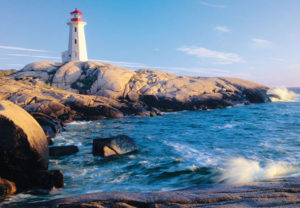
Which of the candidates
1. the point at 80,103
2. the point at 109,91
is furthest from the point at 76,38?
the point at 80,103

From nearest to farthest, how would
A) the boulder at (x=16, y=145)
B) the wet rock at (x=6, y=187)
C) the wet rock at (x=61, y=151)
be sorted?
the wet rock at (x=6, y=187) < the boulder at (x=16, y=145) < the wet rock at (x=61, y=151)

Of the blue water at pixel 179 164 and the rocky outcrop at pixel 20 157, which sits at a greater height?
the rocky outcrop at pixel 20 157

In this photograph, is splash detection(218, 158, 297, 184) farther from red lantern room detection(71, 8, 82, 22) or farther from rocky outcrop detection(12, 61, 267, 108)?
red lantern room detection(71, 8, 82, 22)

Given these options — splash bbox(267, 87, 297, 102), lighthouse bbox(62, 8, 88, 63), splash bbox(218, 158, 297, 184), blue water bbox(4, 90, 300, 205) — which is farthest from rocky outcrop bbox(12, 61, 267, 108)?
splash bbox(218, 158, 297, 184)

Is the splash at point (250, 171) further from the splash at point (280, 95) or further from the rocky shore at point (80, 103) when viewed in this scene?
the splash at point (280, 95)

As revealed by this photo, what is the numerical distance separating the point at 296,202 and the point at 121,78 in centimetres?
3367

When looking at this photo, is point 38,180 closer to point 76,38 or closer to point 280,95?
point 76,38

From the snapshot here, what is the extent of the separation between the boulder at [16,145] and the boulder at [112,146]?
349cm

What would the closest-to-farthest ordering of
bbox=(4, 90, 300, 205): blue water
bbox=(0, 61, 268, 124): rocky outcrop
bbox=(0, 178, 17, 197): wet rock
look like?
bbox=(0, 178, 17, 197): wet rock, bbox=(4, 90, 300, 205): blue water, bbox=(0, 61, 268, 124): rocky outcrop

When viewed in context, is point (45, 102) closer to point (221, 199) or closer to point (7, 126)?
point (7, 126)

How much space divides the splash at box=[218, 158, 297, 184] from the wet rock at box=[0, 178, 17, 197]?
21.5 feet

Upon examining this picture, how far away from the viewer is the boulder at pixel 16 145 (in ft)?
24.0

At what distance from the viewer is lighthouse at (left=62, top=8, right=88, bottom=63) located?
156 ft

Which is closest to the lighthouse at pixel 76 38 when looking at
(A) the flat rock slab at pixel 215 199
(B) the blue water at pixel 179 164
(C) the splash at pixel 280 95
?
(B) the blue water at pixel 179 164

## Task statement
Swap "lighthouse" for "tower" everywhere it appears in the listing above, and reproduce the whole listing with everything else unchanged. Leave the pictures out.

## Solution to the problem
Which of the candidates
1. the point at 80,103
2. the point at 109,91
is furthest from the point at 76,38?
the point at 80,103

From nearest to farthest, how would
A) the boulder at (x=16, y=145)
B) the wet rock at (x=6, y=187)
C) the wet rock at (x=61, y=151)
be sorted?
the wet rock at (x=6, y=187) < the boulder at (x=16, y=145) < the wet rock at (x=61, y=151)

Of the blue water at pixel 179 164 and the rocky outcrop at pixel 20 157, which sits at a greater height?
the rocky outcrop at pixel 20 157

In this photograph, is splash detection(218, 158, 297, 184) farther from red lantern room detection(71, 8, 82, 22) or farther from rocky outcrop detection(12, 61, 267, 108)?
red lantern room detection(71, 8, 82, 22)

Given these options — splash bbox(267, 87, 297, 102), tower bbox(62, 8, 88, 63), splash bbox(218, 158, 297, 184), blue water bbox(4, 90, 300, 205) — which is farthest from rocky outcrop bbox(12, 61, 267, 108)?
splash bbox(218, 158, 297, 184)

Is the splash at point (250, 171) further from the splash at point (280, 95) or further from the rocky shore at point (80, 103) when viewed in this scene?
the splash at point (280, 95)

As revealed by this photo, what is the numerical distance separating the point at 296,202 and the point at 121,78 in centimetres?
3367

When looking at this photo, is point 38,180 closer to point 76,38 or closer to point 280,95?
point 76,38

From the snapshot here, what is the extent of the separation between the boulder at [16,145] and the boulder at [112,146]?
349cm

What would the closest-to-farthest ordering of
bbox=(4, 90, 300, 205): blue water
bbox=(0, 61, 268, 124): rocky outcrop
bbox=(0, 178, 17, 197): wet rock
look like?
bbox=(0, 178, 17, 197): wet rock, bbox=(4, 90, 300, 205): blue water, bbox=(0, 61, 268, 124): rocky outcrop

When viewed in context, is point (45, 102) closer to point (221, 199) or closer to point (7, 126)?
point (7, 126)

How much space divides the splash at box=[218, 158, 297, 184] from the wet rock at box=[0, 178, 17, 197]?
21.5 feet

Upon examining this picture, how far away from the viewer is the boulder at pixel 16 145 (in ft)?
24.0

At what distance from the viewer is tower at (left=62, top=8, right=88, bottom=63) located?
156 ft

Which is closest to the tower at pixel 76 38 when looking at
(A) the flat rock slab at pixel 215 199
(B) the blue water at pixel 179 164
(C) the splash at pixel 280 95
?
(B) the blue water at pixel 179 164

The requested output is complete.